The most recently published core values involve some motherhood and apple pie standards, such as, “putting our members first” and “always giving our members the best service possible”. Meanwhile, the “respect” category includes some difficult concepts such as, “treating everyone with courtesy” and “acting in a professional way at all times”.
As with just about every time the Chancery Lane hierarchy breathes, the latest diktat is replete with irony. It comes only weeks after The Times newspaper reported that a recent Chancery Lane staff survey discovered bullying at the society was rife.
The survey found that 16% of staff said they had been bullied during the previous year, while 10% said they had suffered discrimination. An online comment to The Times article from a reader purporting to have knowledge of the society’s workings raised an interesting thesis — its neo-classical headquarters building is partially to blame.
“The very offices of the Law Society encourages it [bullying and discrimination],” wrote the reader, describing Chancery Lane as:
“an antiquated warren of secreted spaces, hidden rooms and isolated teams where silos are tolerated and poor behaviours go unnoticed, untackled and ignored. The working environment itself works against engendering a positive culture of openness.”
All of this comes at a crunch time for the body that represents the nearly 150,000 solicitors on the roll in England and Wales. After six years, controversial chief executive Des Hudson is standing down, and head-hunters have been handed a large cheque to find a replacement.
Hudson vehemently denies that his departure is in any way linked to a vote of no-confidence in his leadership, which was passed at an extraordinary general meeting of the society at the end of last year. That humiliating vote was triggered by criminal law solicitors fuming at what they see as Hudson’s woefully ineffectual attempts at fighting government cuts to legal aid.
Regardless of why he is going, Hudson’s departure creates a vacuum — and with its usual aplomb, the Law Society has tripped over its own shoelaces as it tries to fill the gap. Despite having several months’ notice of Hudson’s impending departure, an advertisement for the chief executive role was published only about a fortnight ago.
Sources suggest that usual rivalries on the society’s 100-plus ruling council meant agreement could not be reached on the job description. Whereas most solicitors would be happy with something along the lines of “Must be able to walk and talk roughly at the same time and not be disposed towards pissing away millions of pounds of our cash each year,” the esteemed council members spent months wrangling over a more complicated spec.
Who will replace Hudson, and does anyone — especially younger lawyers in the City — care?
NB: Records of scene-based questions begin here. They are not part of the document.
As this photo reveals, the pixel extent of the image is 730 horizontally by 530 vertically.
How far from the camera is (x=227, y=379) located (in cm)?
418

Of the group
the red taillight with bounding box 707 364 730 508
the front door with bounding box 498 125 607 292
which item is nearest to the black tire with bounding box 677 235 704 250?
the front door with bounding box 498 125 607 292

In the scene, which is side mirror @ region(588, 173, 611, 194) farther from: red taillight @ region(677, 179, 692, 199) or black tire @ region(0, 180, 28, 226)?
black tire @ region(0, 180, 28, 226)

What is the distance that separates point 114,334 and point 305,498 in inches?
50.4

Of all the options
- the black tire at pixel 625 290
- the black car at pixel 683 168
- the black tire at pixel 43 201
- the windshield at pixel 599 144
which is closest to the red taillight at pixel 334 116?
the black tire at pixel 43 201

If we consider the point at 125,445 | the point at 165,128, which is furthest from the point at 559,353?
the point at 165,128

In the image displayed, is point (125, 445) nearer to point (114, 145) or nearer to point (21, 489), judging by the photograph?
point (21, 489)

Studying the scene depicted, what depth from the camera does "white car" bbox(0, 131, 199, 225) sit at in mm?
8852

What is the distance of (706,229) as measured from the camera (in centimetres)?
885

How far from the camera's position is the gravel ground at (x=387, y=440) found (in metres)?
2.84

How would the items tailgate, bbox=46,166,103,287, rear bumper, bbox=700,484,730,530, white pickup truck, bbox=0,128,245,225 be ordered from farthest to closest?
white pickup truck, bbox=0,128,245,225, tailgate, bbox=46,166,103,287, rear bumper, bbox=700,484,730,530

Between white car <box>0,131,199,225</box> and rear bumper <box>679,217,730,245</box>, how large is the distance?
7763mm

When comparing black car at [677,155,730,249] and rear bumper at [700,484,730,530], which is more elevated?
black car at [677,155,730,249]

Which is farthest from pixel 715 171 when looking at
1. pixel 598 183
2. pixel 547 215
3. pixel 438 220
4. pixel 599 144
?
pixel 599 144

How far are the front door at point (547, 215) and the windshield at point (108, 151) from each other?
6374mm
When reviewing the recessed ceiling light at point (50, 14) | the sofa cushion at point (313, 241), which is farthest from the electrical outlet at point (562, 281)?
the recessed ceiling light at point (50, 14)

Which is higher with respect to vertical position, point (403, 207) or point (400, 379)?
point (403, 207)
If they don’t, arguably they should.
Owing to a quirk in the Legal Services Act 2007 — which formally separated the society from the Solicitors Regulation Authority — Chancery Lane still bags nearly 30% of the practising certificate fee to finance its activities, such as producing “values” documents.
For the time being at least, solicitors don’t have a choice — the money goes to the society regardless of whether they find value in its values.
The society’s most recent annual report, released in the last few days, has also stoked controversy. On its face, it shows a £7.2 million surplus for last year, compared to a stonking £22.7 million black hole on £120 million of revenue for 2012.
But Chancery Lane bean counters have decided to report on only the first 10 months of 2013, citing mysterious accounting date changes. Whether the society stays in the black when its financial chiefs return to the convention of counting all 12 months in a year is anyone’s guess.
So back to the issue of who should step into Hudson’s size 10s. On the basis that elements of the latest values manifesto owe a debt to the “Cults Made Easy” handbook — with mantras such as “sharing knowledge, information and expertise to get the best possible outcomes” featuring prominently — perhaps the head-hunters could resurrect Sun Myung Moon or L Ron Hubbard.
After all, both the Moonies and the Scientologists know a thing or two about jargon. But then the job might not be worth either having their blissful after-life disturbed. While Hudson’s remuneration package soared last year by nearly 20% to eclipse the £400k mark, the society has slashed the salary for the job to £250k at most.